Pietro slept poorly owing to the hard floor and the odour of mothballs that stung his nose. He woke at first light.
The floor was frigid. He placed his feet on top of the socks there and reread the only crossword clue that he had been unable to solve, five across, three letters: ruminant with palmate antlers. He wrote elk and went into the bathroom to undress. Over the years his torso had shrunk. The hair remained dark on his slight paunch. He caressed it softly, the skin that of a newborn. Unscrewed the cap on the body wash for sensitive skin and turned on the shower, a square of floor separated by a plastic curtain. As soon as it became lukewarm he started on his legs. They were a runner’s legs. Disfiguring scars ran over his thighs and shins. He traced them with two fingers, down to his small feet, which he scrubbed. He had prominent veins and scars on his ankles as well. Poured out more body wash, soaped his face and felt the bubbles bursting on his nose. They didn’t smell like anything. He inhaled and his nostrils burned. Held one hand to his wrinkly member, grasped it and fingered the tip. Stopped and stared at that strip of flesh. Rinsed it with cold water and rinsed the cuts that crossed his chest from one side to another. His bones slid under the tortured skin that still hurt at times. He opened the plastic curtain and before stepping out looked at himself in the mirror behind the door. He was a man reddened by the hot water and by memory.
He did the rest in a hurry.

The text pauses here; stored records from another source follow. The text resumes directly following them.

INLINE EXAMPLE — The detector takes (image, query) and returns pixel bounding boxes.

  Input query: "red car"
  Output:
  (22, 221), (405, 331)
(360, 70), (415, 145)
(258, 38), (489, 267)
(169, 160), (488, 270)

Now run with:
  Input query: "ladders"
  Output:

Chose a shirt and trousers and an argyle jumper that he threw over his shoulders. He had bought them in Anita’s shop the day before starting the job. He had chosen the colour, grey, she the style, and she had also made him buy an uncomfortable pair of brogues and two cardigans to alternate, because a proper concierge almost never dresses the same two days in a row. Anita had also added a tie and a bottle of cologne, which he had yet to open. Pietro pulled on the jumper, adjusted his shirt collar and went into the kitchen without stopping to look in the mirror. A colour other than black was enough to embarrass him.
Pietro had always eaten breakfast on his feet. He set up on top of the refrigerator, with exactly two pieces of Melba toast and three squares of dark chocolate. Ate slowly, eyes on the plants awaiting the morning light. ‘You tricked me,’ he said to a recovering ficus that he had given up for lost. Placed it more squarely in the sun’s path and went into the lodge. Checked the notebook with the list of things to remember. Dr Martini’s daughter’s birthday was just a week away. Nicolini the magician would be stopping by in the next few days to work out where to do the show. The concierge would first have to clean out the gutters and prune the hedge. He stood to open the lodge window’s curtains, instead returned to the bedroom and took the keys to the Martinis’.
Pietro carried the keys in his pocket and occasionally felt to be sure they were still there. He had to wait until the building emptied. The first to leave was the lawyer. On pool days he was always an early riser. Shortly after it was Paola’s turn. She came up to the lodge.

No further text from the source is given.